* **YOUR GOAL**
Exact reproduction required: the lines below from the line with "札幌杉の子保育園(北海道札幌市清田区)" to the line with "SUPERLOG HEADS VAR(US2020年02月12日発売予定)", both ends included, and no others.

* **THE DATA**
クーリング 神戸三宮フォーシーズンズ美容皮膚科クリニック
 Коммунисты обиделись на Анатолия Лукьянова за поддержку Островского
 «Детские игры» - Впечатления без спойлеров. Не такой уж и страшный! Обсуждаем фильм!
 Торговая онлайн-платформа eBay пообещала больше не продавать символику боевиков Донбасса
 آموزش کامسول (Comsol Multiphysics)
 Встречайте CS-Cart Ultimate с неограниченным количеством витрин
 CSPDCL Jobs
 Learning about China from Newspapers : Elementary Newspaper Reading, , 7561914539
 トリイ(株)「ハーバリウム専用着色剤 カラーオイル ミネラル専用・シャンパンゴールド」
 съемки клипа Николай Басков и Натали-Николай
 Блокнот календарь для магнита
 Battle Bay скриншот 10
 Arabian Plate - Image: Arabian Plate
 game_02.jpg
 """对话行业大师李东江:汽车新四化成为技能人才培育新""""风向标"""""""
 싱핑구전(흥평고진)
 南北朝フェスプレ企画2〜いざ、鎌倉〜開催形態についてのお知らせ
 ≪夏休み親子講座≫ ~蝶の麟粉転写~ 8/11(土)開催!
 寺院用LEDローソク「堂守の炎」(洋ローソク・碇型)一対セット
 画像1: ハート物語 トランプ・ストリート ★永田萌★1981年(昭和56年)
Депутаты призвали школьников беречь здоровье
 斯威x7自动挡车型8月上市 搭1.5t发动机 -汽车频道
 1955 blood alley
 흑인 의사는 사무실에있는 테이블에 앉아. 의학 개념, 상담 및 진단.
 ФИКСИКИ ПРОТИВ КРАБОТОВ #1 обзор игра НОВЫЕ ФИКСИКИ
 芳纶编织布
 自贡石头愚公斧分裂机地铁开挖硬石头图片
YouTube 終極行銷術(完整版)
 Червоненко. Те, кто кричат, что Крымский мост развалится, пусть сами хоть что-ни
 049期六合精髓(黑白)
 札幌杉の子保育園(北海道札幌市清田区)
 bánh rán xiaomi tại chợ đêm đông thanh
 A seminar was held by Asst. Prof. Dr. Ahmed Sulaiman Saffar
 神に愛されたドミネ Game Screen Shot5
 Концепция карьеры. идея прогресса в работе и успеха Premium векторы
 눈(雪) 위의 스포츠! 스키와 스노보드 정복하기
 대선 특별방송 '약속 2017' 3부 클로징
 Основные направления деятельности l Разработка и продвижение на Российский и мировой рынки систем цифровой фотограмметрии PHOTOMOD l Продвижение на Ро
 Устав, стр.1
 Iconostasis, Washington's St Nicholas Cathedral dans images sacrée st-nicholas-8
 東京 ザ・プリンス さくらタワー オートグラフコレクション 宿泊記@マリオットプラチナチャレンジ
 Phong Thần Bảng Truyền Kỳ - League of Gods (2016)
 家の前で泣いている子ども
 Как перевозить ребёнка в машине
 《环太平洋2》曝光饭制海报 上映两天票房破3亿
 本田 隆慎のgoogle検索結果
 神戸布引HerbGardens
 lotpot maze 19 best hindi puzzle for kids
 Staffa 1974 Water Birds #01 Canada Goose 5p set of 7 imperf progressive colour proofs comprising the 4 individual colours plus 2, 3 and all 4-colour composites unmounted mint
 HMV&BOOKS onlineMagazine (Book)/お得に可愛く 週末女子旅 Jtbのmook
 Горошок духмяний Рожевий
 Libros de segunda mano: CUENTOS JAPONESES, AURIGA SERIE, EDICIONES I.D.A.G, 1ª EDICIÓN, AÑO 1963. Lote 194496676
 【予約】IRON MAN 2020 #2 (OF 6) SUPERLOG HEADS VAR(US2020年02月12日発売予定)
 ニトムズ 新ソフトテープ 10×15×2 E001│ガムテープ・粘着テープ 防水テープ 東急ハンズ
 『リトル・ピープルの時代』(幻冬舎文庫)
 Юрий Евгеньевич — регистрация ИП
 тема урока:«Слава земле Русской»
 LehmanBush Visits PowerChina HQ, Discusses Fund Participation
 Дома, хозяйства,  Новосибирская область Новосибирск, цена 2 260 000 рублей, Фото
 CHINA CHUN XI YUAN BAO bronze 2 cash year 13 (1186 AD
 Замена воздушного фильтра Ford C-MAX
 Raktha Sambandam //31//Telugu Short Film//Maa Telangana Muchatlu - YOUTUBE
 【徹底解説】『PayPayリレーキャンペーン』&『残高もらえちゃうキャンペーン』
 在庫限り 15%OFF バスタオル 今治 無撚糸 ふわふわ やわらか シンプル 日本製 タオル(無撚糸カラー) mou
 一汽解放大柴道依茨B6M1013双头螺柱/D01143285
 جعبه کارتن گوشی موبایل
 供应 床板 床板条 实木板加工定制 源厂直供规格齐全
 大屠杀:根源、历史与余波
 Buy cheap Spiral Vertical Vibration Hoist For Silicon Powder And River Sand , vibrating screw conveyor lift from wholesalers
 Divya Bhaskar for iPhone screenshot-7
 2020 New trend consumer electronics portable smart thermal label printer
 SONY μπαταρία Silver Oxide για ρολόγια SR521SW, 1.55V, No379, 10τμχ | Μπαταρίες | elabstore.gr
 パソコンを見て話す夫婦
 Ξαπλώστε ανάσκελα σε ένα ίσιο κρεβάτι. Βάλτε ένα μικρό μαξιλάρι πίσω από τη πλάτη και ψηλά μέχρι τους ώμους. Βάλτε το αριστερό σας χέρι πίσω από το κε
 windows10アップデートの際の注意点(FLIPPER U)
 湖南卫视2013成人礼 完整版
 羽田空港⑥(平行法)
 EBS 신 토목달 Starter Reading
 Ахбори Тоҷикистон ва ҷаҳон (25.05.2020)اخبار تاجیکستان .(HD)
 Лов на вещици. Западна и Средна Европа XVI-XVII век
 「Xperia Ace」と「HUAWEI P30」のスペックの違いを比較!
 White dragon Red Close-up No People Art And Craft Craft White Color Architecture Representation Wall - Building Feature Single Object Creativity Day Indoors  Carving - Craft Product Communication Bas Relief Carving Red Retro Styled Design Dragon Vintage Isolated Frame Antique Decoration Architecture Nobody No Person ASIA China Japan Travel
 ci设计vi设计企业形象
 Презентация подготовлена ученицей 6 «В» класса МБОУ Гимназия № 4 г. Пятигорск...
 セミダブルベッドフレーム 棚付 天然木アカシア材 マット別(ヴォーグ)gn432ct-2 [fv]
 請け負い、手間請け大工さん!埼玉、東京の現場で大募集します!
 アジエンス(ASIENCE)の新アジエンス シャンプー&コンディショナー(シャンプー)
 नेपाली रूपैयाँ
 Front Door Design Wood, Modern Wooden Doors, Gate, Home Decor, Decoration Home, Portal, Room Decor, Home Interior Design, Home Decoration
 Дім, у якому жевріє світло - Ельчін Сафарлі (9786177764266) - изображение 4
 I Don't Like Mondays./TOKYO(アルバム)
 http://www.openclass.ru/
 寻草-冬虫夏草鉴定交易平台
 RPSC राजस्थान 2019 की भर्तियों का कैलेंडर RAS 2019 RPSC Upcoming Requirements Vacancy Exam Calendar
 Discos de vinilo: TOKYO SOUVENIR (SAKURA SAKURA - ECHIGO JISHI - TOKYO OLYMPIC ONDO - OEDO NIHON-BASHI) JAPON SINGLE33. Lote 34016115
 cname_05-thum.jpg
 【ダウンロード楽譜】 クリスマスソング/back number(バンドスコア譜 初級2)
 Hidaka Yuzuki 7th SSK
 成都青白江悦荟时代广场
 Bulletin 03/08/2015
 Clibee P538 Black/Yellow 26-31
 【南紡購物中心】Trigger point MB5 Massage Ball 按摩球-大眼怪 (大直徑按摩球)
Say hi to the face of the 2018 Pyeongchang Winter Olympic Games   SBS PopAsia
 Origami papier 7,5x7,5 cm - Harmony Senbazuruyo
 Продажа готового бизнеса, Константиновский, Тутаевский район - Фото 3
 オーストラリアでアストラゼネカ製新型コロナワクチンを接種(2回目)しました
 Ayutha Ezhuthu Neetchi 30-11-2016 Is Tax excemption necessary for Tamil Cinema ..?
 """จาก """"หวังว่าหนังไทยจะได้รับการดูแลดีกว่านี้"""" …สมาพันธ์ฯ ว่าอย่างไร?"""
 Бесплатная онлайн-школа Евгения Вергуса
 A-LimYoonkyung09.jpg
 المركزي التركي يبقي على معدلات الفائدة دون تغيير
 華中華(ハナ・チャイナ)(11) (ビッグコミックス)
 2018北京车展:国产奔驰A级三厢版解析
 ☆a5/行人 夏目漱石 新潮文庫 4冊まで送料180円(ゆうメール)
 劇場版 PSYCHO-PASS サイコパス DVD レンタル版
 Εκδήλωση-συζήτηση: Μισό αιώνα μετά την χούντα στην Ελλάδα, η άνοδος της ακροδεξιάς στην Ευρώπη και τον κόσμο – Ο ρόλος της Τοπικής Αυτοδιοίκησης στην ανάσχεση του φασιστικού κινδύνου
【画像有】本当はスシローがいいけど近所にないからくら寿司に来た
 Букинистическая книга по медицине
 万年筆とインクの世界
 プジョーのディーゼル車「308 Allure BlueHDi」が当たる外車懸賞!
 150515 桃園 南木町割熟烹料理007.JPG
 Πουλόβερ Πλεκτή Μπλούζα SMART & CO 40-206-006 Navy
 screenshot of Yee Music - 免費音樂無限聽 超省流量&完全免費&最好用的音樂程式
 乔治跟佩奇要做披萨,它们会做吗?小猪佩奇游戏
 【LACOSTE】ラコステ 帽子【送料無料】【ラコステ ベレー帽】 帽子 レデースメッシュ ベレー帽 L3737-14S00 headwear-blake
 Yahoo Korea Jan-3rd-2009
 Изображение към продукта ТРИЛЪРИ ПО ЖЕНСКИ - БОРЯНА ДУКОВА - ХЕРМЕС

* **REPLY TO THE TASK**
 札幌杉の子保育園(北海道札幌市清田区)
 bánh rán xiaomi tại chợ đêm đông thanh
 A seminar was held by Asst. Prof. Dr. Ahmed Sulaiman Saffar
 神に愛されたドミネ Game Screen Shot5
 Концепция карьеры. идея прогресса в работе и успеха Premium векторы
 눈(雪) 위의 스포츠! 스키와 스노보드 정복하기
 대선 특별방송 '약속 2017' 3부 클로징
 Основные направления деятельности l Разработка и продвижение на Российский и мировой рынки систем цифровой фотограмметрии PHOTOMOD l Продвижение на Ро
 Устав, стр.1
 Iconostasis, Washington's St Nicholas Cathedral dans images sacrée st-nicholas-8
 東京 ザ・プリンス さくらタワー オートグラフコレクション 宿泊記@マリオットプラチナチャレンジ
 Phong Thần Bảng Truyền Kỳ - League of Gods (2016)
 家の前で泣いている子ども
 Как перевозить ребёнка в машине
 《环太平洋2》曝光饭制海报 上映两天票房破3亿
 本田 隆慎のgoogle検索結果
 神戸布引HerbGardens
 lotpot maze 19 best hindi puzzle for kids
 Staffa 1974 Water Birds #01 Canada Goose 5p set of 7 imperf progressive colour proofs comprising the 4 individual colours plus 2, 3 and all 4-colour composites unmounted mint
 HMV&BOOKS onlineMagazine (Book)/お得に可愛く 週末女子旅 Jtbのmook
 Горошок духмяний Рожевий
 Libros de segunda mano: CUENTOS JAPONESES, AURIGA SERIE, EDICIONES I.D.A.G, 1ª EDICIÓN, AÑO 1963. Lote 194496676
 【予約】IRON MAN 2020 #2 (OF 6) SUPERLOG HEADS VAR(US2020年02月12日発売予定)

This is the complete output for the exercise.